Joining the ICC: Is it good for the Palestinians?
Beirut - When in early April, building on its enhanced status at the United Nations since 2012, the Palestinian Authority (PA) joined the International Criminal Court (ICC), Palestinians at large expected it to immediately file a raft of complaints against Israel. As that did not happen, some Palestinians wondered half-jokingly whether the April 1st, ICC admission was not an April Fool’s joke played on them by their leader Mahmoud Abbas.
Palestinians rightly feel Israel has enjoyed a large degree of impunity in dealing with them and they certainly hope that joining the global last resort court – whose mandate is to investigate war crimes, crimes against humanity and genocide — will act as a deterrent.
If held accountable, Israeli military and political leaders might think twice before resorting to their usual violent tactics for fear of ending up in front of the International Court of Justice.
Though Israel has not ratified the Rome statute, which is the founding treaty establishing the ICC, Israeli individuals could be prosecuted for crimes committed in Palestinian territories. Last summer’s Gaza war is already under review by ICC prosecutor Fatou Bensouda, the PA having asked the court to retroactively extend its jurisdiction starting from June 13, 2014.
The Palestinian street feels Abbas’ decision to join the court was long overdue. And, indeed, the disproportionate use of force by Israel last summer in Gaza certainly qualifies for legal independent scrutiny with the killing of more than 2,200 Palestinians, a majority of them civilians; the wounding of 11,000, many with life-changing injuries; and the destruction of entire residential neighbourhoods.
It is now up to Bensouda to decide, following the current review, whether a full-scale investigation should be launched.
But the situation in Gaza is not the only issue that should be addressed. On top of the list there is the unrelenting building of Jewish settlements in the West Bank and East Jerusalem and the transfer by Israel of 550,000 of its citizens to territories occupied in 1967, which could qualify as a war crime.
So could be the so-called “price tag” policy by Jewish settlers in the occupied West Bank against Palestinian civilians resulting in the destruction of property, uprooting of trees, arson and physical attacks.
No wonder many Palestinians ask what Abbas is waiting for before he takes action.
For the time being the Ramallah leadership is treading cautiously. Clearly it has managed to finally score a victory of sorts against Israel. After being unable to muster enough votes last December to submit a UN resolution setting a target date for the end of the Israeli occupation and the establishment of a Palestinian state, Abbas is hoping that the mere ICC admission will help placate public opinion.
But that might not be enough and, in any case, Abbas’ room to manoeuvre is not as narrow as one would think. True, joining the ICC may be a double-edged sword but Palestinians are ready to face the prospect of Hamas militants being accused of war crimes for indiscriminately shelling Israeli territory from Gaza. And Abbas had every single Palestinian political group agree in writing to joining the ICC whatever the consequences or backlash might be.

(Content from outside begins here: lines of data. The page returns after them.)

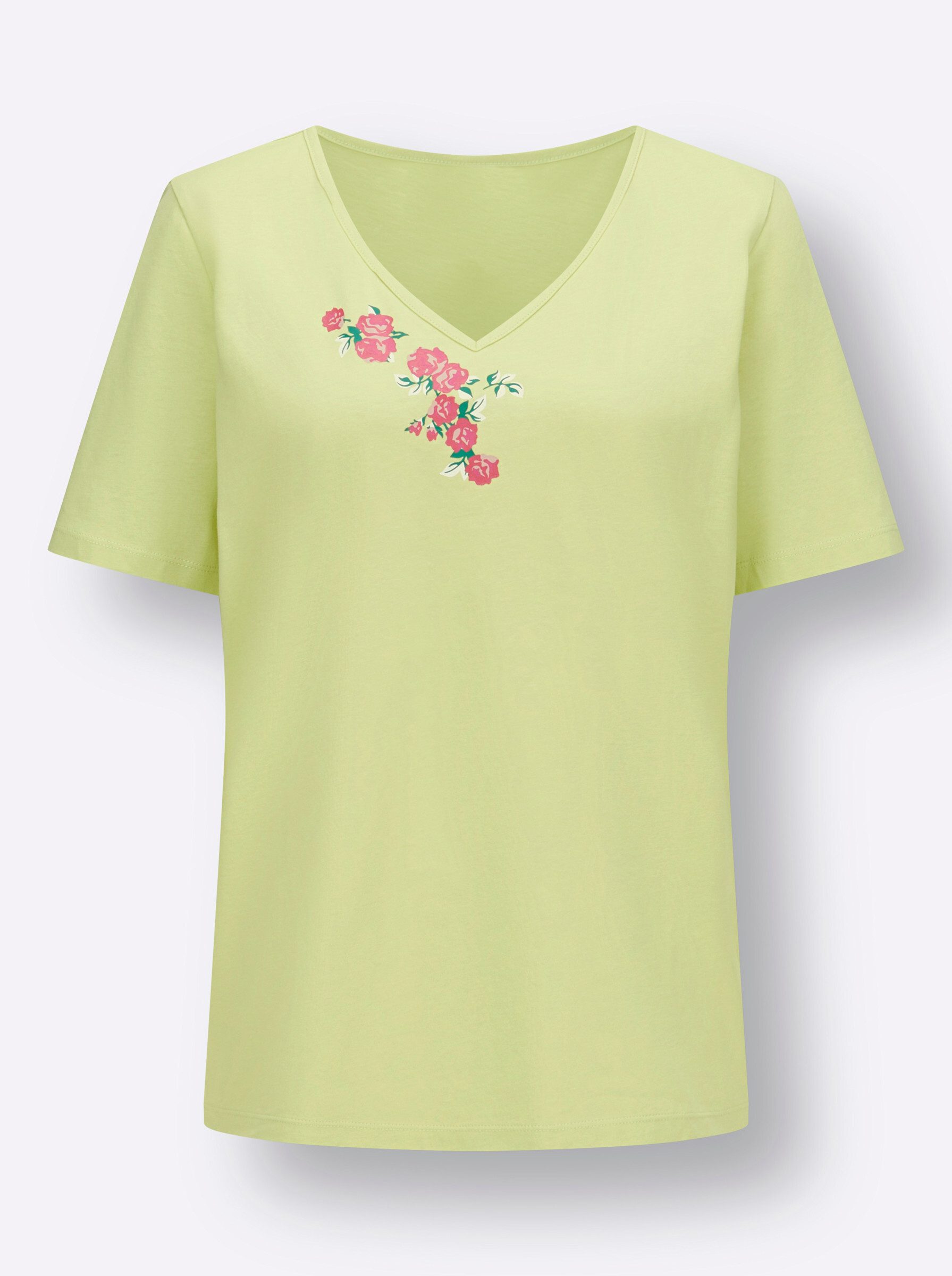 T-Shirt V-Shirt Kurzarm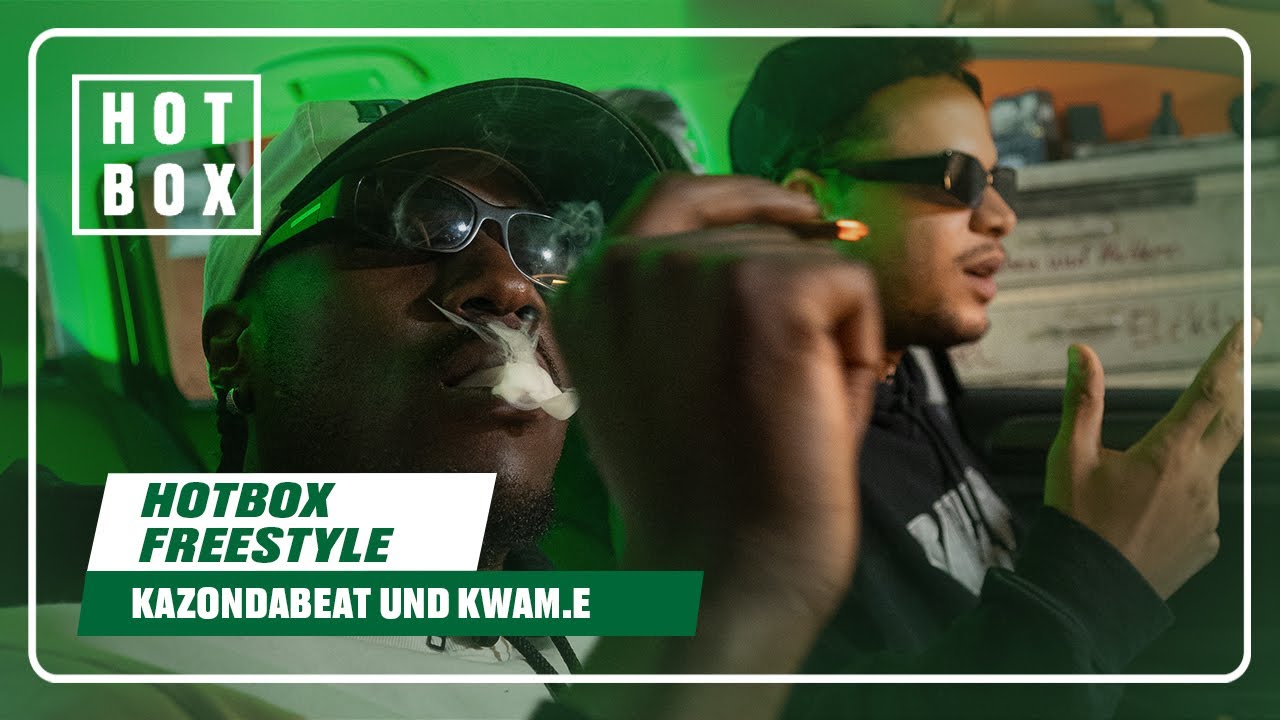 Kwam.E & KazOnDaBeat - Phunk Freestyle (prod. by Beat Dude) |&nbsp;Hotbox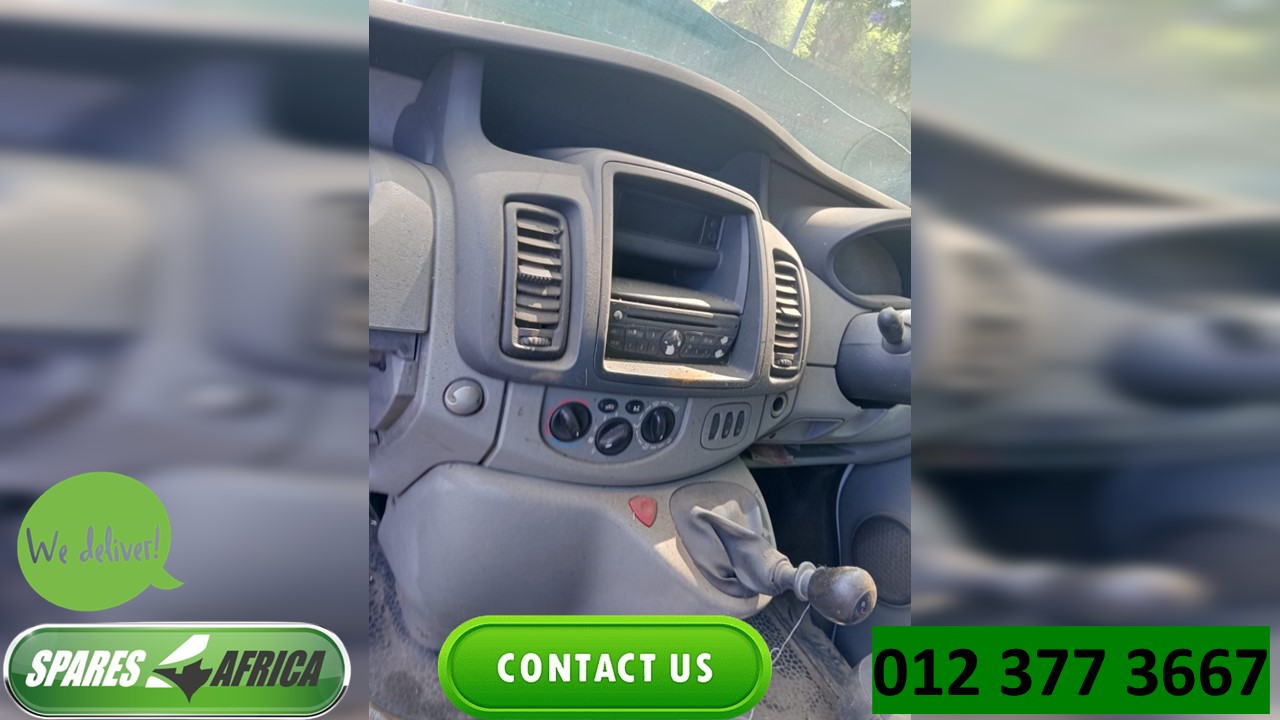 Renault Trafic 2012 Diesel Manual Model Interior Stripping For Spares - Private Seller Renault Trafic 2012 Diesel Manual Model Interior Stripping For Spares - Private Seller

Palestinians say they are not impressed either by the US Congress eventually deciding to cut US aid to the PA — some $400 million a year – or by Israel withholding, as it did, tax revenues it collects — for a 3% fee — on behalf of the PA on goods transiting Israeli ports.
They point that withholding Palestinian monies is also a double-edged sword for Israel fears the collapse of the PA should it not be able to pay its civil servants and security forces. That is why the Israeli military, which does not favour directly ruling the occupied territories, advised Israeli Prime Minister Binyamin Netanyahu to unfreeze the Palestinian custom revenues, which he did — partially.
While the Palestinian street is eager to seek accountability for Israel’s brutal policies, and would also like the PA to halt effectively security cooperation with the Jewish state, the Ramallah leadership is seemingly reluctant to submit real cases before the ICC and waste energy in legal procedures and battles that could alienate the United States.
Instead, Abbas is focusing – with the help of the French — on going back to the UN Security Council to obtain a resolution setting a date for the end of Israeli occupation and the establishment of a Palestinian state along the June 4, 1967, lines.
In any case, bilateral peace talks with Israel do appear pointless considering Netanyahu’s recent public vow not to allow a Palestinian state on his watch and putting international pressure on Israel is the only peaceful option left for the PA.
In this sense, joining the ICC was certainly a good move for it provides the PA with some much-needed leverage. It might also increase international support for the Palestinians because, as one official said privately: “This could show the world that we are not terrorists and that we resort to legal and peaceful actions to seek justice and end Israeli occupation. This could also boost the boycott, divestment and sanctions campaign against Israel.”
It may be so. But at some point Abbas, who already compares very unfavourably in Palestinian public opinion with the late Palestinian leader Yasser Arafat, will have to make bold moves if he does not want to become totally irrelevant among his own people.